I had pre-emptively wedged open her bedroom door with a flip-flop, thwarting her attempt to slam it in my face. This did not ease her temper.

“Get lost!” she screamed at me, the tremble in her voice betraying her. “I have nothing to say to you.”

“Well, maybe I have something to say to you.”

“I don't care what you have to say! It's all lies!”

Deep breath. Count to ten. Remember I am the adult.

“Are you all right? It was okay at Cheryl's?”

“What do you care?”

“Can we talk about the postcard?”

“Ungh!” She took off her boot and threw it at me. “Go. Away!”

“I'm not going away until we've talked about what happened. I understand you're mad at me, Maggie, but skipping school, running off to that dangerous house and refusing to let me even try to explain is not an acceptable way to deal with this. If I found something of yours – something private, a letter – and read it, then jumped to conclusions and refused to talk to you about it, you would consider that hugely unfair. I've done my best to be open and honest with you since we moved here. To respect you with the truth, and trust you in return. Don't you trust me enough to at least hear my explanation?”
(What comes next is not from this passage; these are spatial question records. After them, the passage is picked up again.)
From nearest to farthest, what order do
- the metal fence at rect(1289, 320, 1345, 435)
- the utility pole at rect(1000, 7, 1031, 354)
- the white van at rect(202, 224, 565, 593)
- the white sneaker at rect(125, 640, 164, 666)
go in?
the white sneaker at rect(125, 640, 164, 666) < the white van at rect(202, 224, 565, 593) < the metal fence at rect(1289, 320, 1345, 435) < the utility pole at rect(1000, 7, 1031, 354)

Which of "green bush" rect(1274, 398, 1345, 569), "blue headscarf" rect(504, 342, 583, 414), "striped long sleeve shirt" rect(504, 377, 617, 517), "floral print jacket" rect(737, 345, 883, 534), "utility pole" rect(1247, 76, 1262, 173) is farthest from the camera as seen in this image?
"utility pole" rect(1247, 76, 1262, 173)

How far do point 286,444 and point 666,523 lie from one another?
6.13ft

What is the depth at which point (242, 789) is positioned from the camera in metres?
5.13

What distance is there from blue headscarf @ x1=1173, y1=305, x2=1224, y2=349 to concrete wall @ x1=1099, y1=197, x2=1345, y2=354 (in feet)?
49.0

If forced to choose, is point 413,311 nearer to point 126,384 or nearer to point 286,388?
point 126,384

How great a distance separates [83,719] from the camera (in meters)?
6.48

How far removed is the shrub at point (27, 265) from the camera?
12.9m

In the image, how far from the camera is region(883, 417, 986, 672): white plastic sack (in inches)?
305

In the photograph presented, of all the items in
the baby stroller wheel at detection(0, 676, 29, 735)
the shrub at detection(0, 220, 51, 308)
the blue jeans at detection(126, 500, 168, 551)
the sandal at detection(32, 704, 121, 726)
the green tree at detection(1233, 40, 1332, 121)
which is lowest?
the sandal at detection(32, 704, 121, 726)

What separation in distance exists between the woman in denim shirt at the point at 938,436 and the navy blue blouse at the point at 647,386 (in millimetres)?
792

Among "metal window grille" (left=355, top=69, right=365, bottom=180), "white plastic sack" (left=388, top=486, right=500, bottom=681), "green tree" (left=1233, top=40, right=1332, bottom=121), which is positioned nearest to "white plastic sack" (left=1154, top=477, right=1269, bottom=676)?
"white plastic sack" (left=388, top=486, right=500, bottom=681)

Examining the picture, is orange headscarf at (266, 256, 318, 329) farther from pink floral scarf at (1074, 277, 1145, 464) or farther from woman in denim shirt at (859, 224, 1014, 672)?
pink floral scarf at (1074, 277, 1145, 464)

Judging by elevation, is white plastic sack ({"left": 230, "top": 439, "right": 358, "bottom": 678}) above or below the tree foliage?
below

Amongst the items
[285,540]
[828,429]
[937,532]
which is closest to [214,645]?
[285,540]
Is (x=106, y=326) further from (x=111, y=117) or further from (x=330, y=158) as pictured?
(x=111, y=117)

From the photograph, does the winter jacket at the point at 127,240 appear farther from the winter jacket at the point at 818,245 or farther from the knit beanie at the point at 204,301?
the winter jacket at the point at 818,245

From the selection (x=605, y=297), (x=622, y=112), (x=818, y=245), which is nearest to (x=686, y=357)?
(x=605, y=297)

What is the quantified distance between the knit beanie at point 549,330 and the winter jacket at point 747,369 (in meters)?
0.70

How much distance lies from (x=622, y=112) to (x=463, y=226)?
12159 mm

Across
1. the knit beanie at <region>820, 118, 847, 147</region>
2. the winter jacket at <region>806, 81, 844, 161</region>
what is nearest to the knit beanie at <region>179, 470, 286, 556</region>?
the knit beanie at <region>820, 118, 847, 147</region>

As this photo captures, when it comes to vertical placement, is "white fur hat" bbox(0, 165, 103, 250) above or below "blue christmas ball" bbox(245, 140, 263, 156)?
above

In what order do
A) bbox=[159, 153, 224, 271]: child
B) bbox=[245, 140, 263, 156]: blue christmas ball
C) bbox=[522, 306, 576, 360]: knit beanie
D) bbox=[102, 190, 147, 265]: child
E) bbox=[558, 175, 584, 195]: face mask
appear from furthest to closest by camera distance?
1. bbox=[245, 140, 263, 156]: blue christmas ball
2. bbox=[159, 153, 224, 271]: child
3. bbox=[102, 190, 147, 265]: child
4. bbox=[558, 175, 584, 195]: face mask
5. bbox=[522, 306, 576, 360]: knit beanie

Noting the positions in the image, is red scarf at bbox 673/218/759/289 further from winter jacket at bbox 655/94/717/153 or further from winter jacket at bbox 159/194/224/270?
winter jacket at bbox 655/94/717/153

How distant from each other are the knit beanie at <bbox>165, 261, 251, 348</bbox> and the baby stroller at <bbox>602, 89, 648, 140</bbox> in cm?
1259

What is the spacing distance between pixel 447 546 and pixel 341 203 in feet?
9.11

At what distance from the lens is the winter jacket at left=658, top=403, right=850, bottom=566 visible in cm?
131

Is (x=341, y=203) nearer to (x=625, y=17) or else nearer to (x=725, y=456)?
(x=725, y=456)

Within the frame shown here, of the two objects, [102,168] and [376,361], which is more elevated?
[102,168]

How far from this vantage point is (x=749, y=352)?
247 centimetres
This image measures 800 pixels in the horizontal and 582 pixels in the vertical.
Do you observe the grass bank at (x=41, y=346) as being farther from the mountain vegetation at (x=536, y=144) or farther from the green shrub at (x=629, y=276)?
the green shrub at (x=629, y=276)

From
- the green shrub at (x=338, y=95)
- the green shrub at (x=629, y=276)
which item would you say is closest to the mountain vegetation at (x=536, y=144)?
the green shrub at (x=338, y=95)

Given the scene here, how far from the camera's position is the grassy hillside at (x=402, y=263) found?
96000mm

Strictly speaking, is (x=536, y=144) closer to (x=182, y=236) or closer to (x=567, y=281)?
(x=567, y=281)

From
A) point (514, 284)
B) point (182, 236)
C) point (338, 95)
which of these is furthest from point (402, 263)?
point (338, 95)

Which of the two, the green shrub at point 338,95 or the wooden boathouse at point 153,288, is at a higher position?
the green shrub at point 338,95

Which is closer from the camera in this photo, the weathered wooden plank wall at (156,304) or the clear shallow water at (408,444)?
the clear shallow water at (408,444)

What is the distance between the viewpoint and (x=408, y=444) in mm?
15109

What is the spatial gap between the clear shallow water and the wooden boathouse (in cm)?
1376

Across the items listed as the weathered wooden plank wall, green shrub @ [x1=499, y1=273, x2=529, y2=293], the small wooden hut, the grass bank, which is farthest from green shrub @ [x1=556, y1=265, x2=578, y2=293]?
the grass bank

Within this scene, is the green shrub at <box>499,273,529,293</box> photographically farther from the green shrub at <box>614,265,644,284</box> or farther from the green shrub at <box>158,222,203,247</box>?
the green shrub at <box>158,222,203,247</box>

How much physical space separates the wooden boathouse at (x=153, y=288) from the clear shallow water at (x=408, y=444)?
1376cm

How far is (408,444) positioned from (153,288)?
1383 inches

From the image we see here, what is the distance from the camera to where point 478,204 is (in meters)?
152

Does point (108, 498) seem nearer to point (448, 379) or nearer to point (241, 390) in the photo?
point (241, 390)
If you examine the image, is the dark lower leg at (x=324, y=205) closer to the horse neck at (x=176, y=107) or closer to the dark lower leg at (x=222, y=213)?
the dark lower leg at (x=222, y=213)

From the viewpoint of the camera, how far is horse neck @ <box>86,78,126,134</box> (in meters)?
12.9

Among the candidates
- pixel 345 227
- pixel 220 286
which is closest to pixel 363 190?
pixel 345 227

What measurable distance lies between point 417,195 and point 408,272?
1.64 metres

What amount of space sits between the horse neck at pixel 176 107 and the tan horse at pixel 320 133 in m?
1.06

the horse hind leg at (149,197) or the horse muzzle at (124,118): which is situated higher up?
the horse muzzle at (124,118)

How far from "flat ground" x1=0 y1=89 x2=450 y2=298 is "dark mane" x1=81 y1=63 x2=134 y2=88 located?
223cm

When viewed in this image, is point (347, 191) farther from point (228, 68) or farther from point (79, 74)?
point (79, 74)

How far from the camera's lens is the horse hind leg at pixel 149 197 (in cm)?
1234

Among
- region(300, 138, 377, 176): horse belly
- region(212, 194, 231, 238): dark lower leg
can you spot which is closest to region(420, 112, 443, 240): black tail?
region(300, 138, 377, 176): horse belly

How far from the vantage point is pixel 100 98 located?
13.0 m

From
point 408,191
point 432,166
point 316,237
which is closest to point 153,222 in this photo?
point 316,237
Maggie was still, holding the other boot down by her side, her shoulders hunched up to her ears and her face glowing red. She stared at the floor for a long time.

“I need a shower. My hair stinks of weed. And some breakfast. But if we're being honest, I can't think of a single explanation that excuses you keeping a postcard like that from David.”

Half an hour later, we were in the living room. It felt more like a courtroom.

“So.” Maggie shrugged her shoulders, angry. “Explain.”